What this task involves: Would you give the data below back exactly as it reads?

Records contained in a dataset

* * *

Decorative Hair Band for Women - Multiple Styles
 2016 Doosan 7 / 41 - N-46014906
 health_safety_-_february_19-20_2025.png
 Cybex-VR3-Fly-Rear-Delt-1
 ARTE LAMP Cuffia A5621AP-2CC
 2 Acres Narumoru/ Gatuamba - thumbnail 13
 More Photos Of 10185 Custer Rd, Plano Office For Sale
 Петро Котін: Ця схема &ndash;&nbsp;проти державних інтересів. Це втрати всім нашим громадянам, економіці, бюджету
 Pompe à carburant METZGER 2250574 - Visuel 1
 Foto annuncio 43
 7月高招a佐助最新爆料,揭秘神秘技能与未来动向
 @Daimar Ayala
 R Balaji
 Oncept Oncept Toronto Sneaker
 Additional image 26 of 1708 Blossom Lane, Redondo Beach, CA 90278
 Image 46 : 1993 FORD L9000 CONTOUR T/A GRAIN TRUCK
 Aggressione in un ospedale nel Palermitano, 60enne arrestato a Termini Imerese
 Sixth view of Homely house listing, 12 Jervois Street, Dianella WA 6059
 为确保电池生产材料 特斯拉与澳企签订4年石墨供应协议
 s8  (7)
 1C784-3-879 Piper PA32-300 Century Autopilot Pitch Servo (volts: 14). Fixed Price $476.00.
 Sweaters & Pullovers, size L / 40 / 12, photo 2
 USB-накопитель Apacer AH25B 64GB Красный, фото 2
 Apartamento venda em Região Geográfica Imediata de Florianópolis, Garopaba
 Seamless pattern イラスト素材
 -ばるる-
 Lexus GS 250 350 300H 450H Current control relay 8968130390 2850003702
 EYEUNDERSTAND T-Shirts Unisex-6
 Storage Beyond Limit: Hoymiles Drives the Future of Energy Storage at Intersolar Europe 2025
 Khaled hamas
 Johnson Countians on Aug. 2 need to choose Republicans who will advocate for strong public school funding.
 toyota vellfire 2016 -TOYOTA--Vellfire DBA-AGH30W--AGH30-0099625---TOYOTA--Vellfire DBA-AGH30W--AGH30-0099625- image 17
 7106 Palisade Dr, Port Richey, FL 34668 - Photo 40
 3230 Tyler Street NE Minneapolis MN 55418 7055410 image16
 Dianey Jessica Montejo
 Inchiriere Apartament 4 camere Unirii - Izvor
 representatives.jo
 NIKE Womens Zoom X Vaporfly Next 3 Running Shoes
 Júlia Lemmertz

* * *

Answer for the task:
Decorative Hair Band for Women - Multiple Styles
 2016 Doosan 7 / 41 - N-46014906
 health_safety_-_february_19-20_2025.png
 Cybex-VR3-Fly-Rear-Delt-1
 ARTE LAMP Cuffia A5621AP-2CC
 2 Acres Narumoru/ Gatuamba - thumbnail 13
 More Photos Of 10185 Custer Rd, Plano Office For Sale
 Петро Котін: Ця схема &ndash;&nbsp;проти державних інтересів. Це втрати всім нашим громадянам, економіці, бюджету
 Pompe à carburant METZGER 2250574 - Visuel 1
 Foto annuncio 43
 7月高招a佐助最新爆料,揭秘神秘技能与未来动向
 @Daimar Ayala
 R Balaji
 Oncept Oncept Toronto Sneaker
 Additional image 26 of 1708 Blossom Lane, Redondo Beach, CA 90278
 Image 46 : 1993 FORD L9000 CONTOUR T/A GRAIN TRUCK
 Aggressione in un ospedale nel Palermitano, 60enne arrestato a Termini Imerese
 Sixth view of Homely house listing, 12 Jervois Street, Dianella WA 6059
 为确保电池生产材料 特斯拉与澳企签订4年石墨供应协议
 s8  (7)
 1C784-3-879 Piper PA32-300 Century Autopilot Pitch Servo (volts: 14). Fixed Price $476.00.
 Sweaters & Pullovers, size L / 40 / 12, photo 2
 USB-накопитель Apacer AH25B 64GB Красный, фото 2
 Apartamento venda em Região Geográfica Imediata de Florianópolis, Garopaba
 Seamless pattern イラスト素材
 -ばるる-
 Lexus GS 250 350 300H 450H Current control relay 8968130390 2850003702
 EYEUNDERSTAND T-Shirts Unisex-6
 Storage Beyond Limit: Hoymiles Drives the Future of Energy Storage at Intersolar Europe 2025
 Khaled hamas
 Johnson Countians on Aug. 2 need to choose Republicans who will advocate for strong public school funding.
 toyota vellfire 2016 -TOYOTA--Vellfire DBA-AGH30W--AGH30-0099625---TOYOTA--Vellfire DBA-AGH30W--AGH30-0099625- image 17
 7106 Palisade Dr, Port Richey, FL 34668 - Photo 40
 3230 Tyler Street NE Minneapolis MN 55418 7055410 image16
 Dianey Jessica Montejo
 Inchiriere Apartament 4 camere Unirii - Izvor
 representatives.jo
 NIKE Womens Zoom X Vaporfly Next 3 Running Shoes
 Júlia Lemmertz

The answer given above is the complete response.